Bunu yaparak Tayyip Bey’in ekmeğine yağ
sürdünüz.
15 Temmuz kontrollü bir darbe idiyse o
zaman Yeni Kapı mitinginde ne işiniz
vardı? FETO çetesini devletin başına bela eden Tayyip Erdoğan ve AKP iktidarı
değil miydi?
Bunu o zaman hiç dile getirmeyeceksin, ama
şimdi kontrollü darbeden söz edeceksin.
Kimse kızıp, alınmasın o yüzde 48 oy Baykal,
Feyzioğlu ve MHP’li muhaliflerin çabalarıyla yakalanmıştır. Zira
onlar olayı halka doğru anlatmışlardır.
Ama bakıyorum ki, CHP yetkilileri sanki kendi
çabalarıyla zafer kazanılmış
havasındalar.
Oysa, amaç anayasa değişikliklerinin
reddedilmesini sağlamaktı. Bu hedef gerçekleştirilemediğine göre, ortada Cumhuriyet
Halk Partisi adına bir zafer değil, yenilmişlik durumu vardır.
Bunu gözden kaçırmak amacıyla, kampanya
döneminin eşitsiz koşullarda yürütüldüğünü, oylama günü yaşanan hukuksuzlukları
ve şaibeli durumları anlatıp duruyorlar. Bütün söyledikleri doğru.

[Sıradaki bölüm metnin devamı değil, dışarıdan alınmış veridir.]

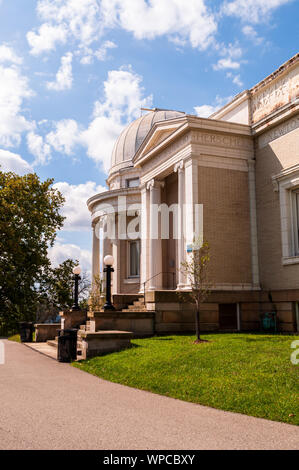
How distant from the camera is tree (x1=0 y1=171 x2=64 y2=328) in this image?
3083cm

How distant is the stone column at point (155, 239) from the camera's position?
21688mm

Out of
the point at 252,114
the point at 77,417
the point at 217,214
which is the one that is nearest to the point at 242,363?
the point at 77,417

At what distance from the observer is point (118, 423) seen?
6320 mm

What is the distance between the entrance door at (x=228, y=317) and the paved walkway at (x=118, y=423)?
364 inches

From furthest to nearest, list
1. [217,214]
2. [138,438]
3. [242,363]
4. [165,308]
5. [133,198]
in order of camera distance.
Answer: [133,198] → [217,214] → [165,308] → [242,363] → [138,438]

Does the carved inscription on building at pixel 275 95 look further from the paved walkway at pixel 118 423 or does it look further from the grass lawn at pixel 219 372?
the paved walkway at pixel 118 423

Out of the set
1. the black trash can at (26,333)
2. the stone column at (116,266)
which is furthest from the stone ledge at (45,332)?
the stone column at (116,266)

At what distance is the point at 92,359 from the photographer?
12914 millimetres

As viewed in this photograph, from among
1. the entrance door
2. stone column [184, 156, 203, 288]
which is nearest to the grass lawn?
the entrance door

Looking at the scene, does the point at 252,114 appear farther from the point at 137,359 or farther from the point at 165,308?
the point at 137,359

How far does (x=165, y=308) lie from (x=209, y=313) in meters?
1.79

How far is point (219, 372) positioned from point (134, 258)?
2237cm

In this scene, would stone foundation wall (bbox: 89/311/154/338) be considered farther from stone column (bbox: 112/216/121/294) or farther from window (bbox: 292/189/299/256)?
stone column (bbox: 112/216/121/294)

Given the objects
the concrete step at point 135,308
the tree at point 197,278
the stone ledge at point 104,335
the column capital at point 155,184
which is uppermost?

Ancak, iktidarın kampanyayı sınırsız ve
kaynağı belirsiz paralarla ne şekilde yürüteceğini görmek için referandumu
beklemeleri mi gerekiyordu? Perşembe'nin geleceği Çarşamba'dan belli değil
miydi?
Cumhurbaşkanlığı seçiminde ve 2015'deki
genel seçimlerde de aynı durum vardı. O zaman ve aradan geçen sürede caydırıcı
ve engelleyici tedbirler alamayanların şimdi şikâyete hakları olur mu?
Referandum günü yapılması muhtemel
hukuksuzları önceden görerek ona göre önlemler almak da CHP'nin görevi değil miydi?

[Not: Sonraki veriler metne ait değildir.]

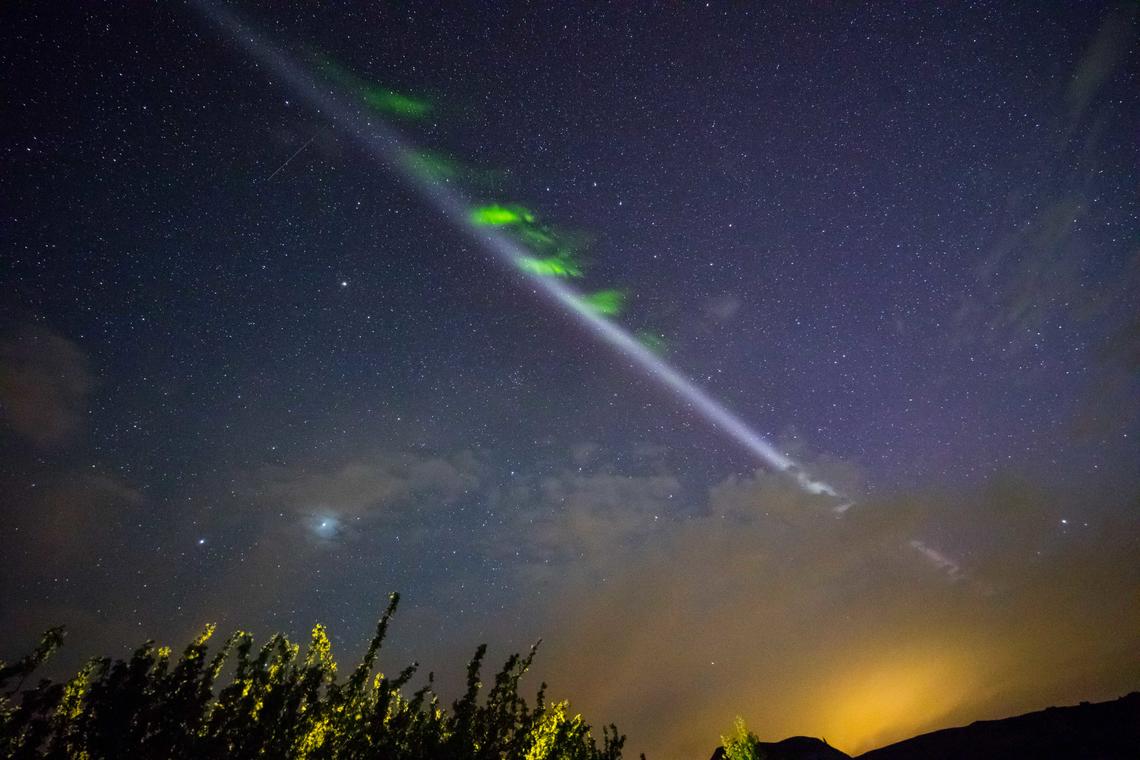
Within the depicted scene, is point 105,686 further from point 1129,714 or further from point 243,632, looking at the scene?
point 1129,714

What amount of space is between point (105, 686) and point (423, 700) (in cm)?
1008

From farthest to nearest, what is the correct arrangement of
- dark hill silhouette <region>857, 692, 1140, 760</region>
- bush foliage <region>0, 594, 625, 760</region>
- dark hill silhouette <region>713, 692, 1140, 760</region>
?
dark hill silhouette <region>713, 692, 1140, 760</region>
dark hill silhouette <region>857, 692, 1140, 760</region>
bush foliage <region>0, 594, 625, 760</region>

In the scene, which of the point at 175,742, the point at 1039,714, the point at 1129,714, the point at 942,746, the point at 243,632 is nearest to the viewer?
the point at 175,742

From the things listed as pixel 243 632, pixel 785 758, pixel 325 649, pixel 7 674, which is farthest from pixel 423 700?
pixel 785 758

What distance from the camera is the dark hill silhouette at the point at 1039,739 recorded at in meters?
37.5

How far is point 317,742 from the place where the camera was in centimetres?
1488

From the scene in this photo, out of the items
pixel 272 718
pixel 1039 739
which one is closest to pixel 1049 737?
pixel 1039 739

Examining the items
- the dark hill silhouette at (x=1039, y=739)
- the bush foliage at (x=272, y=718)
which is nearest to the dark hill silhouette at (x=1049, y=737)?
the dark hill silhouette at (x=1039, y=739)

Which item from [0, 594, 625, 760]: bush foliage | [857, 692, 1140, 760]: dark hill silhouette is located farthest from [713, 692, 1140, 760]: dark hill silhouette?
[0, 594, 625, 760]: bush foliage

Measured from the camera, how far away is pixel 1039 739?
135 ft

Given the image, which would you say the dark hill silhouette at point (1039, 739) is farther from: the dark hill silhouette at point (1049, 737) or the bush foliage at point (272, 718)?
the bush foliage at point (272, 718)

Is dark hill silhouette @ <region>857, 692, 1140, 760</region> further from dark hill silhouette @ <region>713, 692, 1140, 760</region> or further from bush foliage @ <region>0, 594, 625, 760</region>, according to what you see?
bush foliage @ <region>0, 594, 625, 760</region>

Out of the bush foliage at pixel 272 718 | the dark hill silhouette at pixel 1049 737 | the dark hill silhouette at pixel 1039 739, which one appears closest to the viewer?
the bush foliage at pixel 272 718

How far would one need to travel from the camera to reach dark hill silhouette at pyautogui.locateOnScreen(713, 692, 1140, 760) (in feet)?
123
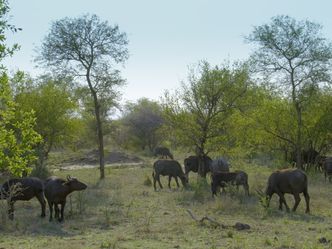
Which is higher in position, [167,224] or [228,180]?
[228,180]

Oy pusulaları arkasında veya zarflarda sandık kurulu mührünün var olup olmadığını
daha oylama başlamadan kontrol edip, yok ise bu eksikliği ikaz edip tamamlatmak,o
sandıklarda görevli CHP’li müşahitlerin
görevi değil miydi?
Tek adam olmayı hedefleyen bir zihniyetin,
her türlü sandık başı hukuksuzluğunu yapacağını öngöremediniz mi?

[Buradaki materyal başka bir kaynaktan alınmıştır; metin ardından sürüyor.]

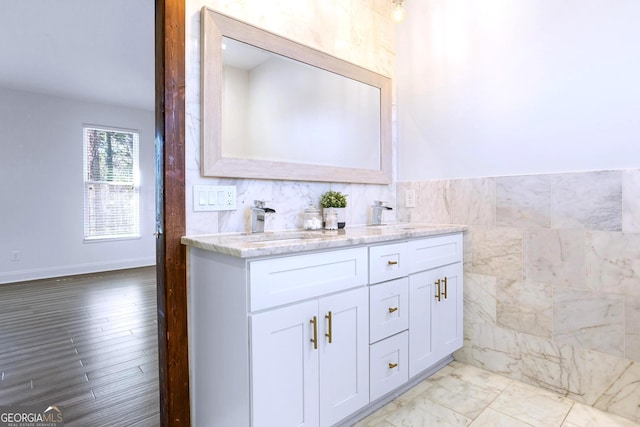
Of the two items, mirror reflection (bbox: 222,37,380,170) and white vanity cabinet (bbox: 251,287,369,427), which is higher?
mirror reflection (bbox: 222,37,380,170)

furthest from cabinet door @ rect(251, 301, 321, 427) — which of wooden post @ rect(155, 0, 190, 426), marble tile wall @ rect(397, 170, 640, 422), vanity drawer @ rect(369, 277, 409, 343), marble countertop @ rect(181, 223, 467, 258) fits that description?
marble tile wall @ rect(397, 170, 640, 422)

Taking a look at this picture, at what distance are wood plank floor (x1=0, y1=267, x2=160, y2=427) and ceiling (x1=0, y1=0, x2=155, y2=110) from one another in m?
2.65

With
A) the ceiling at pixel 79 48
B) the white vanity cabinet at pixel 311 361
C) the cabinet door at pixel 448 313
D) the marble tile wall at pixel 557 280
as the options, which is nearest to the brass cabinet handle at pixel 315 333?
the white vanity cabinet at pixel 311 361

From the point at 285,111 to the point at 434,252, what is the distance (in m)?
1.16

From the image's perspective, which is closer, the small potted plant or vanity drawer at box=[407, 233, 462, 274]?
vanity drawer at box=[407, 233, 462, 274]

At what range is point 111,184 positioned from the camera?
5148mm

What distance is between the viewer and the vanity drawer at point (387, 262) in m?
1.50

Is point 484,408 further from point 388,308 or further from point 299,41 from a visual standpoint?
point 299,41

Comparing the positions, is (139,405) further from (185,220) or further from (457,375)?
(457,375)

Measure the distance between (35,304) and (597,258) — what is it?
4.81m

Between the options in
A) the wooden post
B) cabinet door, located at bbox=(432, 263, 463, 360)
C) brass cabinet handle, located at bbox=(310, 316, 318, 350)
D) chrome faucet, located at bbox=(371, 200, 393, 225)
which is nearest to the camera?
brass cabinet handle, located at bbox=(310, 316, 318, 350)

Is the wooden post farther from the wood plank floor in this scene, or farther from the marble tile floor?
the marble tile floor

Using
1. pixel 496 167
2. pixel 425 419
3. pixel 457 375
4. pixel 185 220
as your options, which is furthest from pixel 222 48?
pixel 457 375

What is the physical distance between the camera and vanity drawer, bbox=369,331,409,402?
149cm
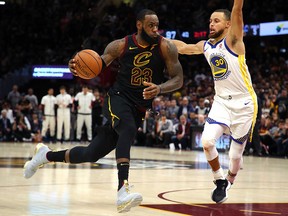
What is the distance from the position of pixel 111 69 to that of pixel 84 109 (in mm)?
5244

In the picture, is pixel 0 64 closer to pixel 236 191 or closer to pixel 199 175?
pixel 199 175

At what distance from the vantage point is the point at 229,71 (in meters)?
6.91

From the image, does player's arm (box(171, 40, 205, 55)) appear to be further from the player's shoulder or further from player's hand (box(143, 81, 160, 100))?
player's hand (box(143, 81, 160, 100))

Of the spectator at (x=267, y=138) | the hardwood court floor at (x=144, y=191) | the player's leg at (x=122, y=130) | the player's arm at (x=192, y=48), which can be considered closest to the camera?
the player's leg at (x=122, y=130)

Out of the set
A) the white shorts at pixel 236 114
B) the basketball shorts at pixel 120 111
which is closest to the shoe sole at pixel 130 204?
the basketball shorts at pixel 120 111

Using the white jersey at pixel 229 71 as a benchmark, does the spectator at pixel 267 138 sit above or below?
below

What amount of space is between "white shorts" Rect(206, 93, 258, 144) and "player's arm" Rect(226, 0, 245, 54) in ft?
1.63

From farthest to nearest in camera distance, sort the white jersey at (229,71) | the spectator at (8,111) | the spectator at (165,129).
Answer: the spectator at (8,111)
the spectator at (165,129)
the white jersey at (229,71)

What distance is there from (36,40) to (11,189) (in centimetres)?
2140

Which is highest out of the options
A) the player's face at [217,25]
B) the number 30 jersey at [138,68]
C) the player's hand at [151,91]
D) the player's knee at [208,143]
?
the player's face at [217,25]

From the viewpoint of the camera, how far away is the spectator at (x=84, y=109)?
2042 cm

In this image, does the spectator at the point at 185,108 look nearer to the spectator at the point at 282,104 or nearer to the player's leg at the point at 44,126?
the spectator at the point at 282,104

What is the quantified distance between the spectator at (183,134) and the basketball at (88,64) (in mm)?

Cumhurbaşkanı ile çay toplamaya gitmeyi
içine sindiren bir YSK Başkanı’nın yansız davranamayacağını da mı
öngöremediniz?
İktidar sahiplerinin yaptığı baskı
yöntemlerini referandum sürecinde de devam ettirecekleri gerçeğini göremediniz
mi?
Yanlışlığı doğruluğu ayrıca tartışılacak
olan sine i millete dönme konusunu MYK da tartışıyorsunuz, bir genel başkan
yardımcısı bunu kamuoyuna açıkladıktan bir saat sonra hakkı ve haddi olmayan
bir grup başkan vekili partiyi kamuoyu
önünde küçük düşürdüğünü hiç düşünmeden tam aksi yönde bir açıklama yapıyor. Partinin
inanırlılığına gölge düşürüyor.
Şimdi de laf üretmeye devam ederek referandum
sürecindeki kendi yanlışlarınızın, eksikliklerinizin üstünü örtmeye çalışıyorsunuz.
Kamuoyu sizden vahim gidişi durduracak ve geri çevirecek etkili muhalefet
bekliyor.
Halk, referandumda yapılan oy hırsızlığına
tepki olarak, Anayasanın 34. Maddesinin kendilerine tanıdığı
“silahsız ve saldırısız toplantı ve
gösteri” yapma hakkını kullanarak oylarına
sahip çıkıyor, siz bunun içinde olmayacağınızı söyleyerek, o insanları oy hırsızlarına karşı yalnız bırakıyorsunuz.
Eleştirince kızıyorsunuz ama kızmayın, kızmayın da gereğini yapın.